The Work and Potential Energy of Two Masses at a Distance R

[e(ho0n3]

Hi everyone,

Here is the problem: Two masses m and n are initially infinitely far appart from each other. Calculate the amount of work to get them a distance R from each other.

Taking mass m as my reference point, the potential energy of mass n a distance r from m is U(r) = -Gmn/r. Now, if only conservative forces are involved -W = U(r') - U(r) where W is the work need to move a mass a distance r' - r as I understand it. So -W = U(R) - 0 => W = -U(R) = Gmn/R. However, the book where I got this problem from has as the solution -Gmn/R. That means either W = U(r') - U(r) or U(r) = Gmn/r, but these would be contradictions.

Confuzzled here,
e(ho0n3

 

[Doc Al]

work against gravity

You are calculating the work done by gravity, but that's not what the question asks. The work done on this system (against gravity) equals the change in the system's energy. Since the applied force opposes gravity as the masses are brought closer, the work done is negative.

 

[e(ho0n3]

You are calculating the work done by gravity, but that's not what the question asks. The work done on this system (against gravity) equals the change in the system's energy. Since the applied force opposes gravity as the masses are brought closer, the work done is negative.

I seem to be a little confused about the work done by a force on a body and the work done on a body. When I think of work, I think

$$W = \int_{p}^{p'}{\vec{F}\cdot\vec{dr}}$$​

I guess I went wrong by assuming that gravity will be doing the work of getting m and n a distance R from each other. But as I understand from your explanation, there must be another force which must be applied for this to happen and that this force is opposing gravity.

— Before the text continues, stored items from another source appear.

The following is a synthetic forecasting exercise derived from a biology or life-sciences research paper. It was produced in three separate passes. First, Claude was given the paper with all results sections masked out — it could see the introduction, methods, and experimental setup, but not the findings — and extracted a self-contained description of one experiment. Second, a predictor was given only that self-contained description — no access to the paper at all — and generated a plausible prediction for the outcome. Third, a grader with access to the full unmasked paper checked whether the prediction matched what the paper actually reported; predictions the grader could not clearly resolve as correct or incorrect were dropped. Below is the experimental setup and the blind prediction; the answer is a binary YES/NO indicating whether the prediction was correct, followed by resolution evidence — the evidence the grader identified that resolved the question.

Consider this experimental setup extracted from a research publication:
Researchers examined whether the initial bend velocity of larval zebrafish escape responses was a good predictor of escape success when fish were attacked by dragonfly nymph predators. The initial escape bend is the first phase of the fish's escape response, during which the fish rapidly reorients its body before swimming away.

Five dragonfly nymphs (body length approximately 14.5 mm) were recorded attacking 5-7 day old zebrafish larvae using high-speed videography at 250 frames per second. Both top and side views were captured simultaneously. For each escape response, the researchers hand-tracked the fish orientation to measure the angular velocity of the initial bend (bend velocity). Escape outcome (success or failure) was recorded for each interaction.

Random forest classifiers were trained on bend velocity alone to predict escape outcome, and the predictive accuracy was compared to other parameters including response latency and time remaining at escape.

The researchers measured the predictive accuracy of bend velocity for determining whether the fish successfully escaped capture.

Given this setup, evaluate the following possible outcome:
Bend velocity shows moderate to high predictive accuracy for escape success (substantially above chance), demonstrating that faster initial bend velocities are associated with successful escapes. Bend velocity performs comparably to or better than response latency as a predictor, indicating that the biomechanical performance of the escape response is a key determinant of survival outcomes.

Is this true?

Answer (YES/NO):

I'm still confused though. Gravity is an attractive force, meaning that mass m will attract mass n and vice versa. Why would I apply a force that opposes gravity and impede m and n from getting closer.

e(ho0n3

 

[Doc Al]

I seem to be a little confused about the work done by a force on a body and the work done on a body. When I think of work, I think

$$W = \int_{p}^{p'}{\vec{F}\cdot\vec{dr}}$$​

Correct, of course.

I guess I went wrong by assuming that gravity will be doing the work of getting m and n a distance R from each other. But as I understand from your explanation, there must be another force which must be applied for this to happen and that this force is opposing gravity.

What if the question asked: What work is done in separating two masses from distance R to infinity? I assume you would not hesitate is stating that positive work is done by some external force, right? Same thing here, only backwards. Somehow the masses are brought together (not just let go): the KE is kept at zero.

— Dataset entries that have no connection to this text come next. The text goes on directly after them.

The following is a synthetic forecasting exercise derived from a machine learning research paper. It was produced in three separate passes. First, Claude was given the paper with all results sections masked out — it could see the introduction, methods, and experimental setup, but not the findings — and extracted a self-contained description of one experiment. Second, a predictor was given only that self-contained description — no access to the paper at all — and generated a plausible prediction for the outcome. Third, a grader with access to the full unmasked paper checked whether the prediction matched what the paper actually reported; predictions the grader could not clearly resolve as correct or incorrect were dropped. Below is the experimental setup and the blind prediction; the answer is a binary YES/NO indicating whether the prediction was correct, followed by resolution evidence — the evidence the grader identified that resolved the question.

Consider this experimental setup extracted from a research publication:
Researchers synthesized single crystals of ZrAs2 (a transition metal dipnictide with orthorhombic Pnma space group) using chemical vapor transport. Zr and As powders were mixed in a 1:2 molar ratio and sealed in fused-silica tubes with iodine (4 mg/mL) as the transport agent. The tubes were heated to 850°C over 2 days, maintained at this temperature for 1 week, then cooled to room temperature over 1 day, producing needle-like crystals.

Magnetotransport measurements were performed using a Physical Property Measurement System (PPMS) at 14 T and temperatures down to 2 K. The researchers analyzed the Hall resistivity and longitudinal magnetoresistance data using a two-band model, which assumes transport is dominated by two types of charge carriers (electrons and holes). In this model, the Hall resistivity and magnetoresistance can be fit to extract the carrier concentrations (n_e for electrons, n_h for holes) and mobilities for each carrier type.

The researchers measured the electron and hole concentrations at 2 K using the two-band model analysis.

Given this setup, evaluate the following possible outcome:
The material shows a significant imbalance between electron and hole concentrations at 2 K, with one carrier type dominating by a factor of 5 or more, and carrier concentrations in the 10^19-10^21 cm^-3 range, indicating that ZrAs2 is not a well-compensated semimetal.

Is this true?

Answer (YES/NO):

I will admit that it's a tricky question.

I'm still confused though. Gravity is an attractive force, meaning that mass m will attract mass n and vice versa. Why would I apply a force that opposes gravity and impede m and n from getting closer.

Sure, it's a bit of a semantic game. You can just let them fall together. In which case no external work is done, and the energy is constant. Or you can lower them together slowly, via an exernal force against gravity: in this case you've done negative work--and lowered the total energy of the two mass system.

It's slippery stuff.

 

[turin]

You can just let them fall together. In which case no external work is done, and the energy is constant. Or you can lower them together slowly, via an exernal force against gravity: in this case you've done negative work--and lowered the total energy of the two mass system.

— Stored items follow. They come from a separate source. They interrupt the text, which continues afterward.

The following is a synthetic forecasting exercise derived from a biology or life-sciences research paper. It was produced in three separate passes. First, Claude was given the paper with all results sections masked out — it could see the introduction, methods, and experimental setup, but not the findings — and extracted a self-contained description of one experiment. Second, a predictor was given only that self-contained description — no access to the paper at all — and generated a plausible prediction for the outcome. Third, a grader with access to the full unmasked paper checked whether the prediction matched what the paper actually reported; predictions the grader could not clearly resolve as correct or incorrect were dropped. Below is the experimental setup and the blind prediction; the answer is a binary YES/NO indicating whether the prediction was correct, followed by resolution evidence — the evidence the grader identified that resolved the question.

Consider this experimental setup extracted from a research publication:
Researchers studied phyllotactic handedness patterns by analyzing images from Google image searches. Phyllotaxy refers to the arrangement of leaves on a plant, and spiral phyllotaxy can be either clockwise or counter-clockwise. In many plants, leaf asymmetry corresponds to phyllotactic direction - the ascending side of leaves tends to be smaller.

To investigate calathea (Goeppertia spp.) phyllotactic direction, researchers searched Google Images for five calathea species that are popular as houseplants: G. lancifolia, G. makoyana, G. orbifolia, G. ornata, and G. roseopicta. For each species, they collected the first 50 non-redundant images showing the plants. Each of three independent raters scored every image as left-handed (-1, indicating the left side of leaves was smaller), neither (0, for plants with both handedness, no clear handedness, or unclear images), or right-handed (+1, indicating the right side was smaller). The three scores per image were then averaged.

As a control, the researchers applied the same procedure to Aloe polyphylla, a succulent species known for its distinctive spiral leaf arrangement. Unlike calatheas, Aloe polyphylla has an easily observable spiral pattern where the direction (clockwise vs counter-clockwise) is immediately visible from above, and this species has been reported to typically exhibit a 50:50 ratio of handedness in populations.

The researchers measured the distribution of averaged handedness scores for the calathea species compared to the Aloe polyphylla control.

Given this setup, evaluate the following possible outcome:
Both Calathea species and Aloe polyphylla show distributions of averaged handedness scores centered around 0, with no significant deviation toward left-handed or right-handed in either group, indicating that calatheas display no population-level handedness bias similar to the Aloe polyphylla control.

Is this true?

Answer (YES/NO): NO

I'm wondering, and this is to support you, not argue with you:

If you just let them go, you will eventually have to stop them. To do that, you would have to supply a force, infinite if you stop them dead in there tracks (decelerating for v to 0 instantaneously). In other words, isn't it a nontrivial issue that both initial and final states are stationary and therefore KE is not a factor? Of course, even this is an assumption that must be made in order to solve the problem.

 

[Doc Al]

If you just let them go, you will eventually have to stop them. To do that, you would have to supply a force, infinite if you stop them dead in there tracks (decelerating for v to 0 instantaneously).

Good observation, as usual. But note that the amount of work needed to stop the masses is the same amount of work needed to bring them together slowly with no KE. (No need to add in the complication of infinite force--assume some non-zero time for deceleration.)

In other words, isn't it a nontrivial issue that both initial and final states are stationary and therefore KE is not a factor? Of course, even this is an assumption that must be made in order to solve the problem.

Right--to even begin to answer this question you need to make some assumptions about KE. That's why I agree that it's a tricky question.